▶ [Extrait du document]:
━━━━━━━━━━━━━━━━

Intervention de Bertrand Pancher

Séance en hémicycle du 6 octobre 2015 à 15h00
Gratuité et modalités de la réutilisation des informations du secteur public — Discussion générale

Photo issue du site de l'Assemblée nationale ou de WikipediaBertrand Pancher :

Monsieur le président, madame la secrétaire d’État, monsieur le président de la commission, monsieur le rapporteur, mes chers collègues, ce projet de loi nous permet d’aborder la question centrale de l’ouverture des données publiques, à la fois enjeu de gouvernance et opportunité économique.

Enjeu de gouvernance, car l’open data peut contribuer à changer profondément le rapport entre citoyens et décideurs en assurant une meilleure information de tous et en instaurant un équilibre des savoirs entre tous les acteurs, à la condition, bien entendu, que le dispositif soit structuré. L’open data doit permettre d’alimenter le dialogue entre l’administration et les citoyens, de mieux comprendre l’action publique et de mettre en place des habitudes de coopération au niveau territorial. Il s’agit d’une étape centrale dans la perspective d’une gouvernance ouverte, facteur de confiance entre les citoyens et l’administration, entre les citoyens et les élus.

━━━━━━━━━━━━━━━━

▶ [But de l'exercice]:
Traduisez en anglais la phrase suivante de l'extrait sur l'ouverture des données publiques : « L’open data doit permettre d’alimenter le dialogue entre l’administration et les citoyens, de mieux comprendre l’action publique et de mettre en place des habitudes de coopération au niveau territorial. » Appuyez-vous uniquement sur l'extrait pour répondre.

▶ [Matériel recueilli]:
━━━━━━━━━━━━━━━━

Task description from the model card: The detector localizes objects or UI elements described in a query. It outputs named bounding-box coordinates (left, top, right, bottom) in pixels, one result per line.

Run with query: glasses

━━━━━━━━━━━━━━━━

▶ [Réponse attendue]:
Open data must make it possible to fuel the dialogue between the administration and citizens, to better understand public action, and to establish habits of cooperation at the local level.